* WORK INSTRUCTION *
Skip the pictures and restate, word for word, the lines from the one containing "order: Artiodactyla" to the end of the data below.

+++ INFORMATION PROVIDED +++

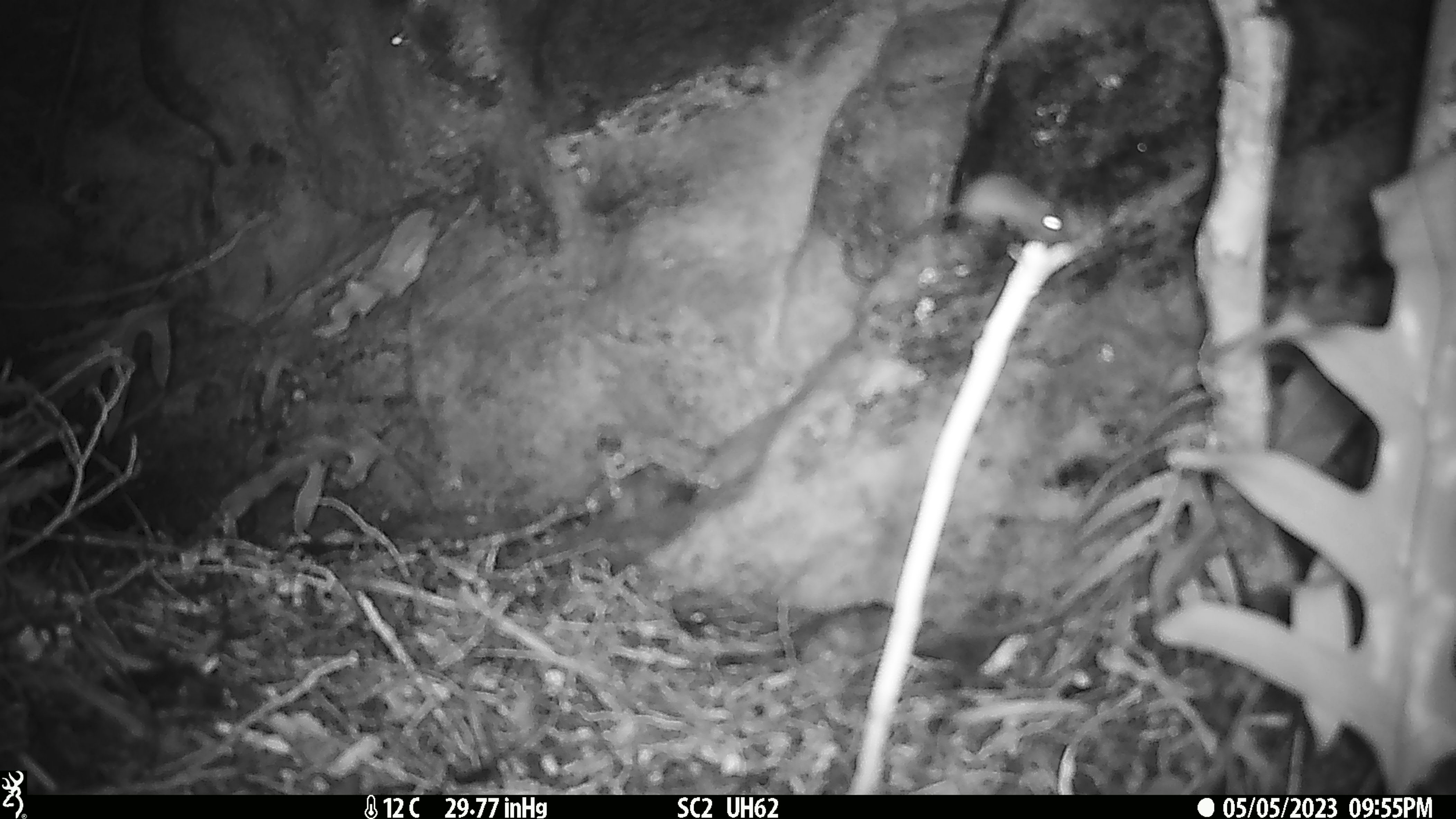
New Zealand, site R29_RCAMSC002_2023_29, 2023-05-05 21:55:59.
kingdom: Animalia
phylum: Chordata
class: Mammalia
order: Rodentia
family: Muridae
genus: Mus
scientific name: Mus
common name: mouse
Mouse (Mus).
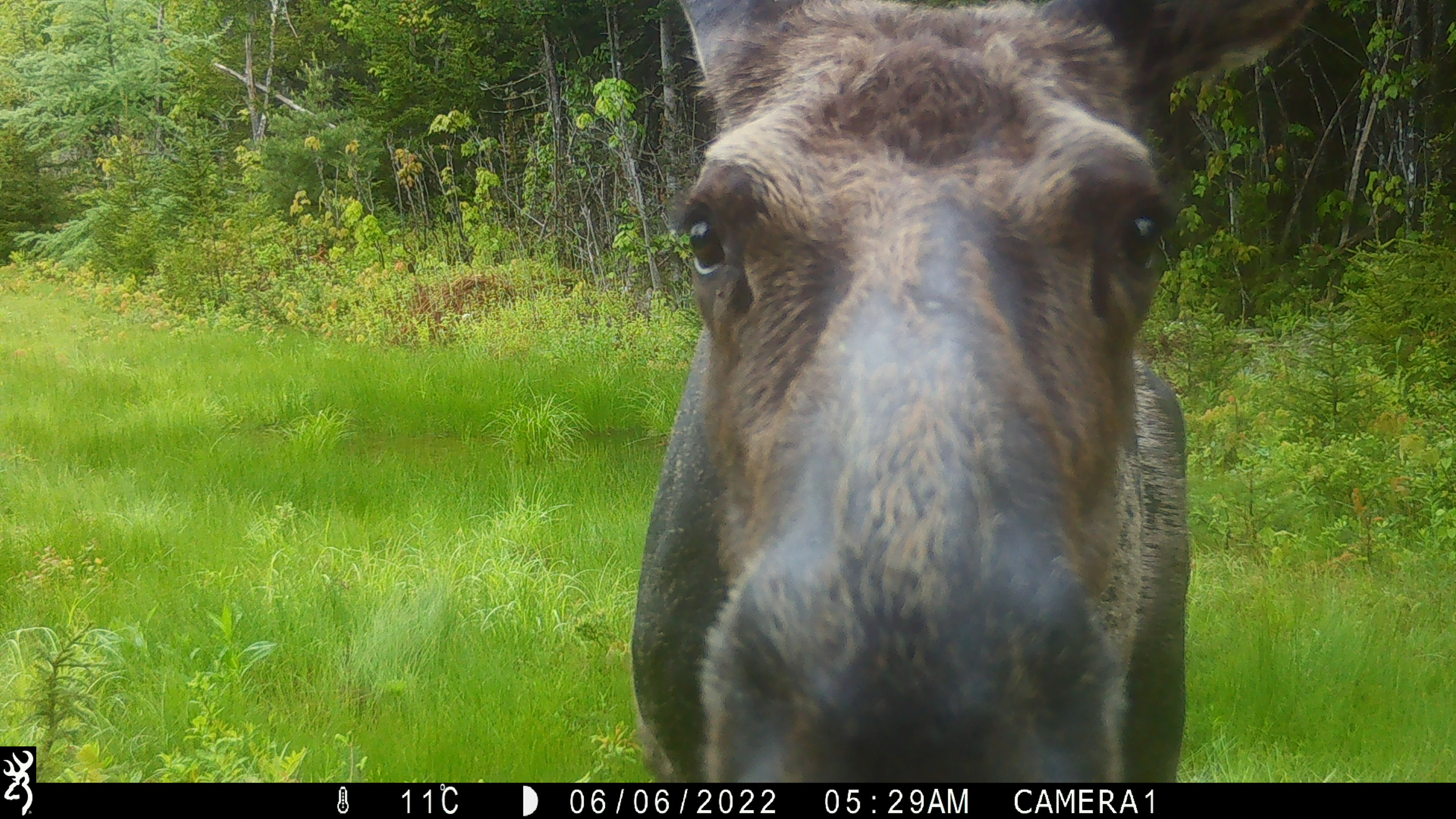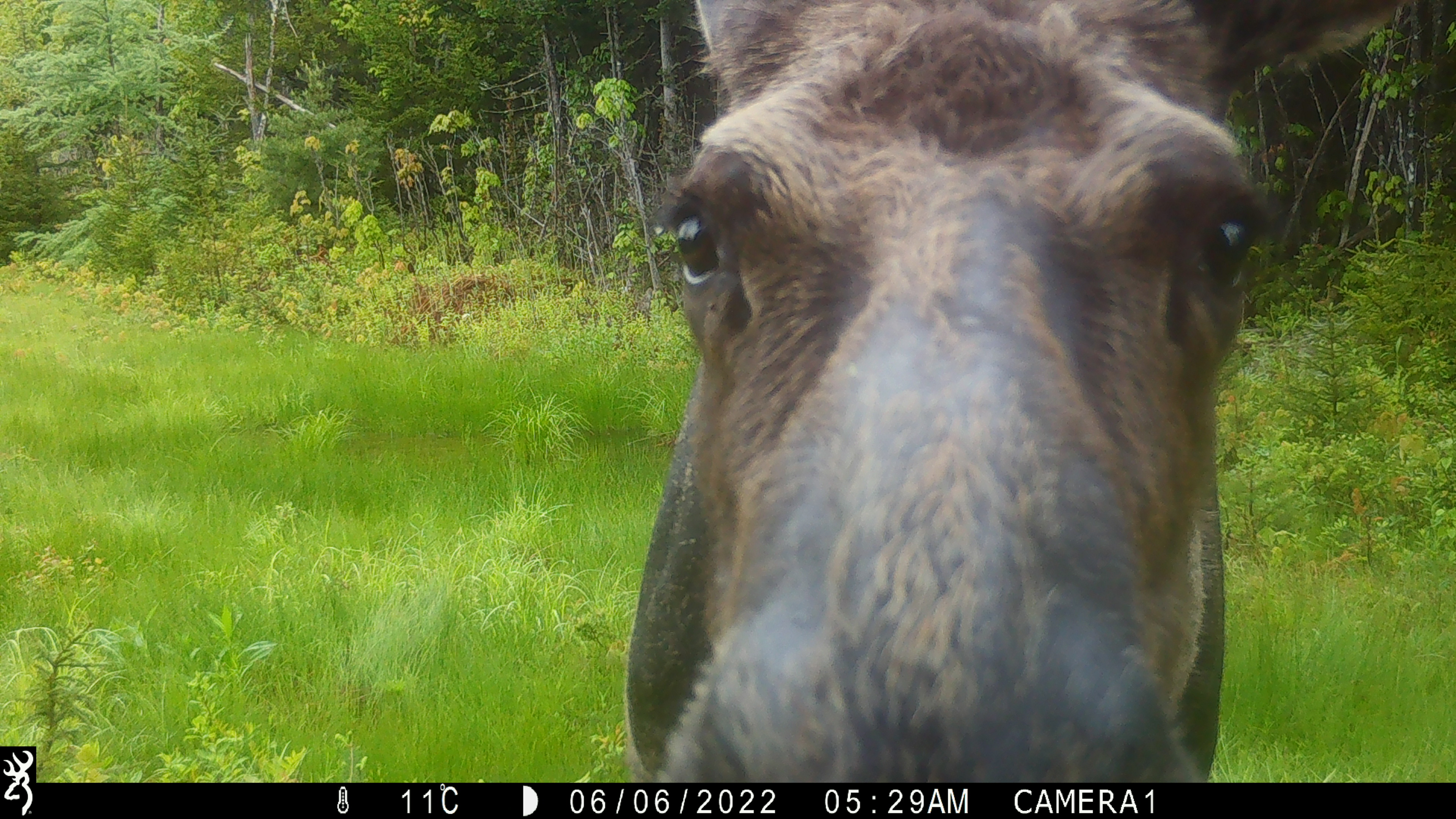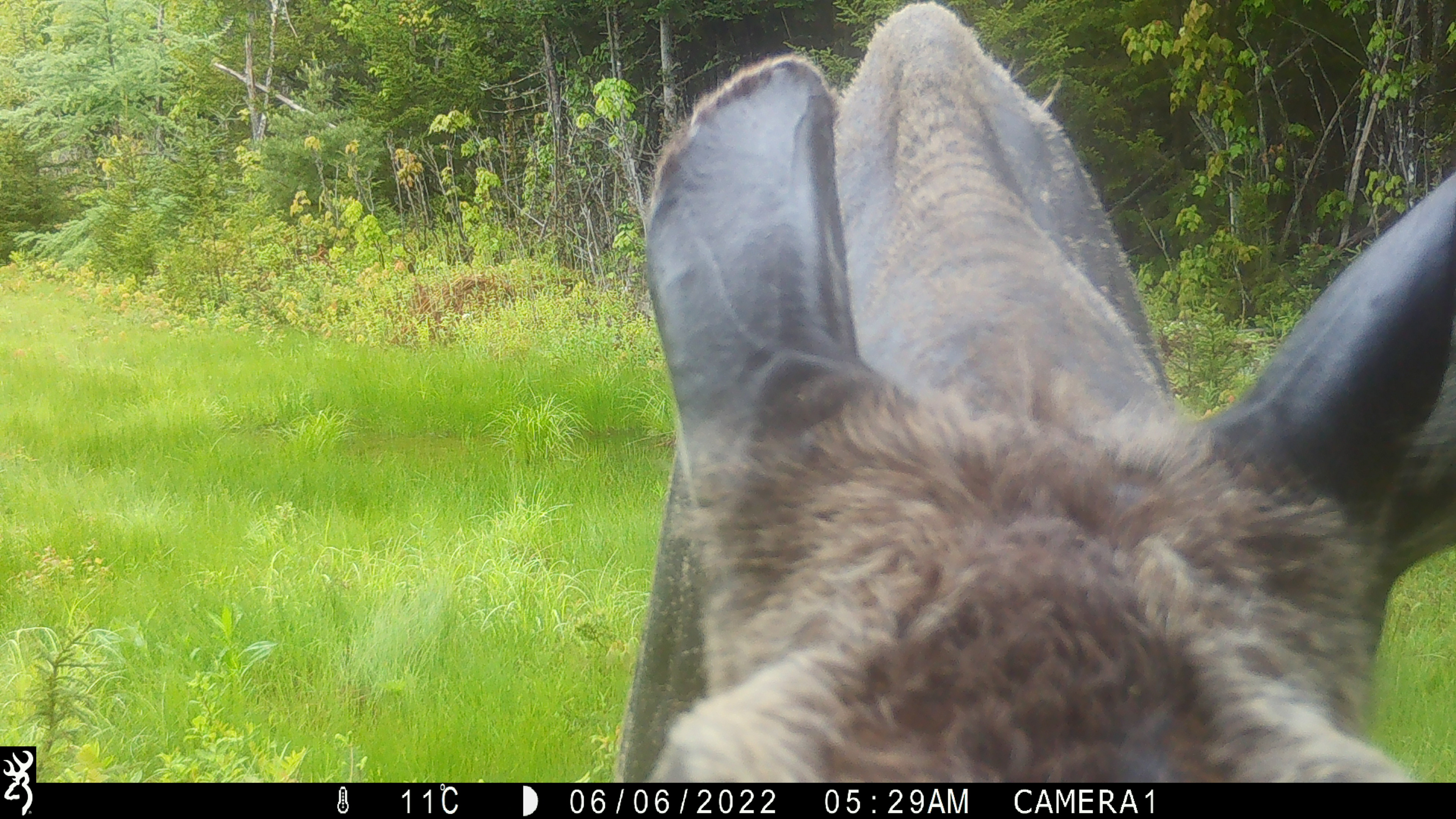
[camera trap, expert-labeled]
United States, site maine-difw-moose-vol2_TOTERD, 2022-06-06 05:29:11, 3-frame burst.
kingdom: Animalia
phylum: Chordata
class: Mammalia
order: Artiodactyla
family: Cervidae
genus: Alces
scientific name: Alces alces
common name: moose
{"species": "moose (Alces alces)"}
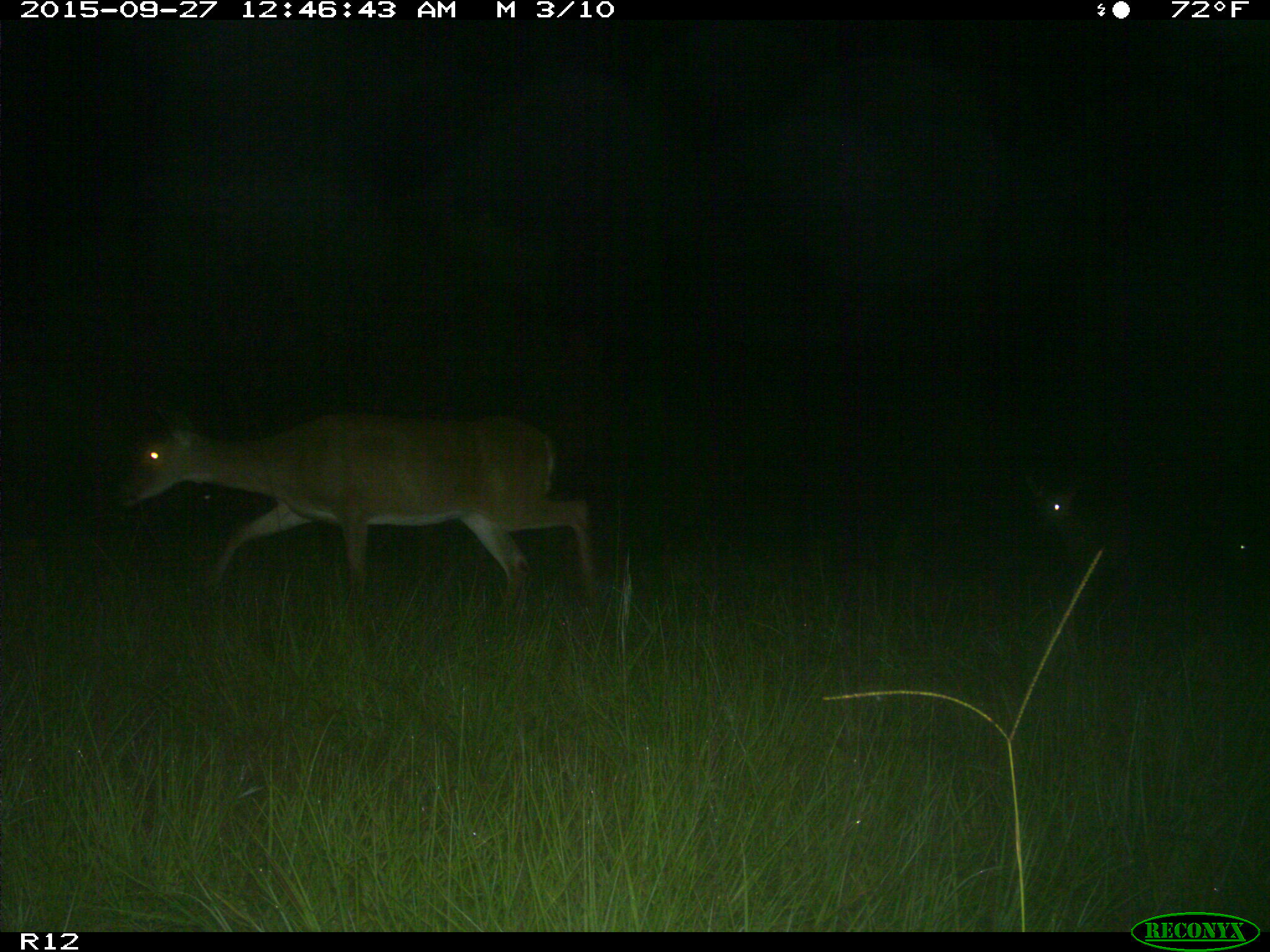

+++

* OUTPUT BELOW *
order: Artiodactyla
family: Cervidae
genus: Alces
scientific name: Alces alces
common name: moose
{"species": "moose (Alces alces)"}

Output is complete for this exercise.